* _DIRECTIONS FOR THIS TASK_: Would you restate the entries below word for word, starting at the first line and ending with the one that has "family: Turdidae"?
● ● ● ● ● ● ●
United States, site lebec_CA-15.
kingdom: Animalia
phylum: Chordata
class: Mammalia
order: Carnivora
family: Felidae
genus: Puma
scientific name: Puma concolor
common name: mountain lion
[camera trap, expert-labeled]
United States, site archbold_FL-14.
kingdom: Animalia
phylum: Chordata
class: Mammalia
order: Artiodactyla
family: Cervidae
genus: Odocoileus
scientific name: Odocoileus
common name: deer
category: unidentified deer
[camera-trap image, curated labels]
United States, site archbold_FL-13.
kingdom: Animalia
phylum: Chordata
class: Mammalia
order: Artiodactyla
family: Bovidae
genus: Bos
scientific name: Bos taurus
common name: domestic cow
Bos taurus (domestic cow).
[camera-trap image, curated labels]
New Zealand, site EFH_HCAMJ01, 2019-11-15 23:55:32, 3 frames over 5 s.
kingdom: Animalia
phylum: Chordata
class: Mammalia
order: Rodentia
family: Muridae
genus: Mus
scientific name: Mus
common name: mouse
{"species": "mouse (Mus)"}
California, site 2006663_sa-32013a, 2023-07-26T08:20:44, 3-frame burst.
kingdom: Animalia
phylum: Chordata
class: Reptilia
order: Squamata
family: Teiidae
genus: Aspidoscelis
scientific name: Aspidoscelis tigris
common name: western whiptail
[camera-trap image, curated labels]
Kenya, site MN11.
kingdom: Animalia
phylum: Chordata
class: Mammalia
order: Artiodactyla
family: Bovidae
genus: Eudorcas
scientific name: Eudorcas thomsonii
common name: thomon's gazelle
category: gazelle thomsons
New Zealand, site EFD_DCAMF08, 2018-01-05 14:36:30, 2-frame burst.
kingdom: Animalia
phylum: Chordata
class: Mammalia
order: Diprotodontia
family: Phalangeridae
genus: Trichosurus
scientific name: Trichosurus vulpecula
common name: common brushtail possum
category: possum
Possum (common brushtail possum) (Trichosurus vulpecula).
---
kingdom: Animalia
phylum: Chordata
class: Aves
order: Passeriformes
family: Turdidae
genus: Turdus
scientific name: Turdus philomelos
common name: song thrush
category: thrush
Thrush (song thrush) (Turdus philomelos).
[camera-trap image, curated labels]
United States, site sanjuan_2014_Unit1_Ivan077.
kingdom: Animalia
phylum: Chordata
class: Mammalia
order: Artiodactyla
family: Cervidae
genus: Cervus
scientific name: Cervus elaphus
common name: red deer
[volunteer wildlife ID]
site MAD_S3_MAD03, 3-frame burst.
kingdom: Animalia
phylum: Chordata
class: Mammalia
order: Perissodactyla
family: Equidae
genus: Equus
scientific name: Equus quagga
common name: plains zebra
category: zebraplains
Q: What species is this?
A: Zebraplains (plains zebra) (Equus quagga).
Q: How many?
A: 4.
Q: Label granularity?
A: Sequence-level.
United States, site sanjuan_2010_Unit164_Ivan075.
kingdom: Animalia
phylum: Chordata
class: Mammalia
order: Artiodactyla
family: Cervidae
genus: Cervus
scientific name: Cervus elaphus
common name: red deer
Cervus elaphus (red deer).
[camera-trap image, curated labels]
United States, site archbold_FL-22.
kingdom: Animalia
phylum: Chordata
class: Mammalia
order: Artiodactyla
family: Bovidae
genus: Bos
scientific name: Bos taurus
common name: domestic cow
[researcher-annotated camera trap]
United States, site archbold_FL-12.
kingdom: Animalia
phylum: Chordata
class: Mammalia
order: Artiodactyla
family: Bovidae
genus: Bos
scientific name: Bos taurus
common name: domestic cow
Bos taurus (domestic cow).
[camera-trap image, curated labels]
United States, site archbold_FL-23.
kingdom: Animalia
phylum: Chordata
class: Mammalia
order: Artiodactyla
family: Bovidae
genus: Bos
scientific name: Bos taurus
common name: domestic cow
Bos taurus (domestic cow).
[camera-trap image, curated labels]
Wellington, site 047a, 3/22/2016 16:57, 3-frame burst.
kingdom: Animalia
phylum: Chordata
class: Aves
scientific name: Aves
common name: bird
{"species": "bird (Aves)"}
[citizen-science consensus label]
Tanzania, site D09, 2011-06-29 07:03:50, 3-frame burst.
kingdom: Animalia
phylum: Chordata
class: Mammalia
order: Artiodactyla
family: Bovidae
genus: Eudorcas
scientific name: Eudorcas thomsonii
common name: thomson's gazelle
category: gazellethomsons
● ● ● ● ● ● ●
* _WRITTEN ANSWER_:
United States, site lebec_CA-15.
kingdom: Animalia
phylum: Chordata
class: Mammalia
order: Carnivora
family: Felidae
genus: Puma
scientific name: Puma concolor
common name: mountain lion
[camera trap, expert-labeled]
United States, site archbold_FL-14.
kingdom: Animalia
phylum: Chordata
class: Mammalia
order: Artiodactyla
family: Cervidae
genus: Odocoileus
scientific name: Odocoileus
common name: deer
category: unidentified deer
[camera-trap image, curated labels]
United States, site archbold_FL-13.
kingdom: Animalia
phylum: Chordata
class: Mammalia
order: Artiodactyla
family: Bovidae
genus: Bos
scientific name: Bos taurus
common name: domestic cow
Bos taurus (domestic cow).
[camera-trap image, curated labels]
New Zealand, site EFH_HCAMJ01, 2019-11-15 23:55:32, 3 frames over 5 s.
kingdom: Animalia
phylum: Chordata
class: Mammalia
order: Rodentia
family: Muridae
genus: Mus
scientific name: Mus
common name: mouse
{"species": "mouse (Mus)"}
California, site 2006663_sa-32013a, 2023-07-26T08:20:44, 3-frame burst.
kingdom: Animalia
phylum: Chordata
class: Reptilia
order: Squamata
family: Teiidae
genus: Aspidoscelis
scientific name: Aspidoscelis tigris
common name: western whiptail
[camera-trap image, curated labels]
Kenya, site MN11.
kingdom: Animalia
phylum: Chordata
class: Mammalia
order: Artiodactyla
family: Bovidae
genus: Eudorcas
scientific name: Eudorcas thomsonii
common name: thomon's gazelle
category: gazelle thomsons
New Zealand, site EFD_DCAMF08, 2018-01-05 14:36:30, 2-frame burst.
kingdom: Animalia
phylum: Chordata
class: Mammalia
order: Diprotodontia
family: Phalangeridae
genus: Trichosurus
scientific name: Trichosurus vulpecula
common name: common brushtail possum
category: possum
Possum (common brushtail possum) (Trichosurus vulpecula).
---
kingdom: Animalia
phylum: Chordata
class: Aves
order: Passeriformes
family: Turdidae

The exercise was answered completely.